40,000+ AI Agents Running Exposed with No Authentication

SecurityScorecard's STRIKE team scanned the public internet and found 40,214 OpenClaw (formerly Moltbot) AI agent instances exposed with no authentication—many running with full admin access, and many already compromised.

The Numbers

• 12,812 instances vulnerable to Remote Code Execution
• 549 instances correlated with prior breaches
• 1,493 instances with known CVEs and public exploits available
• 78% running outdated versions (pre-patch Clawdbot/Moltbot branding)
• 45% hosted on Alibaba Cloud; 37% concentrated in China

The Root Cause: Insecure Defaults

OpenClaw binds to 0.0.0.0:18789 by default—listening on ALL network interfaces, including the public internet. For a tool with filesystem access, command execution, credential storage, and messaging capabilities, the default should be localhost-only. It isn't. The combination of insecure defaults and rapid AI agent adoption has produced a systemic security failure.
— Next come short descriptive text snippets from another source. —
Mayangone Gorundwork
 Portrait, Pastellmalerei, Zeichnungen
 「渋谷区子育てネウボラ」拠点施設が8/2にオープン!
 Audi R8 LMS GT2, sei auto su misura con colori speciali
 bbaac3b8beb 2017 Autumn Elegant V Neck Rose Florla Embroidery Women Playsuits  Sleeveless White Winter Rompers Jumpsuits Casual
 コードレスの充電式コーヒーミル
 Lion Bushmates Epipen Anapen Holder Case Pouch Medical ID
Why Agent Compromise Is Different

Compromising an OpenClaw instance doesn't just expose data—attackers inherit everything the agent can do: SSH keys, browser sessions, API tokens, filesystem access, and the ability to impersonate the user through messaging apps. It's like finding someone's unlocked phone with root access to their entire digital life.

Immediate Actions

If you're running OpenClaw: patch to v2026.2.1+, set gateway.bind: "127.0.0.1" in config, rotate all API keys and tokens, and run openclaw security audit deep. SecurityScorecard maintains a live dashboard at declawed.io tracking exposures every 15 minutes. Treat AI agents as privileged identities, not toys.